The easiest one would be certificates that have private keys. I've found that there is a very common vulnerability around a mobile app where you have a web server that has a public API and might be a third party vendor. And they provide a certificate with private keys so they can SSH into their servers. And some developer would not put this on their server, they would put it directly in their app and connect directly to the third party. That's a problem. We're gonna see how that certificate can be extracted.

Question: 

Are you looking specifically for mobile developers or is it a broader audience that you want to reach?

Answer: 

The idea would be mobile developers, but anyone that could learn something out of this will definitely be welcome. Anyone that is involved in system’s architecture or design, or at least the mobile app that is part of that system, they might be interested.

Question: 

Will some of the things target the API itself that the mobile app uses, not just the actual code on the device?

Answer: 

The only one that exploits the API is the embedded certificate.

Question: 

What do you want this mobile developer to walk away from your talk with?

Answer: 

Having more ideas on how other people can use their apps to do something that they don't intend to.

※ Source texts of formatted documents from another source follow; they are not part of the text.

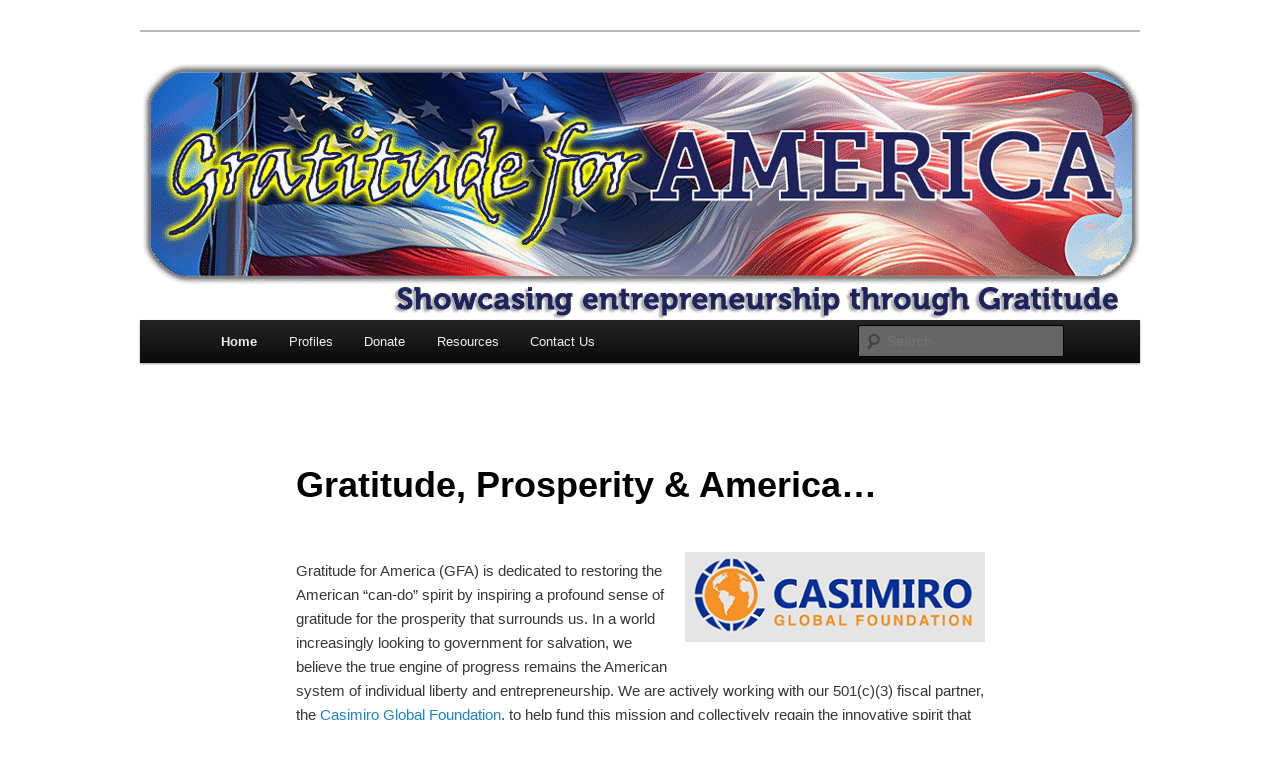

--- FILE ---
content_type: text/html; charset=utf-8
request_url: https://www.google.com/recaptcha/api2/aframe
body_size: 266
content:
<!DOCTYPE HTML><html><head><meta http-equiv="content-type" content="text/html; charset=UTF-8"></head><body><script nonce="ycumeubr0hVLfeKYwIVj4A">/** Anti-fraud and anti-abuse applications only. See google.com/recaptcha */ try{var clients={'sodar':'https://pagead2.googlesyndication.com/pagead/sodar?'};window.addEventListener("message",function(a){try{if(a.source===window.parent){var b=JSON.parse(a.data);var c=clients[b['id']];if(c){var d=document.createElement('img');d.src=c+b['params']+'&rc='+(localStorage.getItem("rc::a")?sessionStorage.getItem("rc::b"):"");window.document.body.appendChild(d);sessionStorage.setItem("rc::e",parseInt(sessionStorage.getItem("rc::e")||0)+1);localStorage.setItem("rc::h",'1769263649661');}}}catch(b){}});window.parent.postMessage("_grecaptcha_ready", "*");}catch(b){}</script></body></html>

That's almost the definition of hacking because in the mobile space, at least from my perspective, on the app layer, there are two ways to hack. Someone can gain something out of your app for free. Let's say you have content that is behind a paywall or something. And I can bypass that and just get content free. Or someone can use your app to attack a broader audience, maybe your customers. I want people to understand how they can prevent many of these.

Speaker: Ivan Rodriguez

Software Engineer @Google

Ivan is an application security researcher with focus on mobile applications. He worked for many years as a mobile developer before changing his career and focusing on application security. Ivan is a Software Engineer at Google by day and a security researcher at night, he has found many vulnerabilities on different mobile applications and reported them through the popular bug bounty platforms HackerOne and Bugcrowd. Ivan tries to give back to the community by sharing most of his findings through blog posts at ivrodriguez.com and open-source tools on his GitHub account.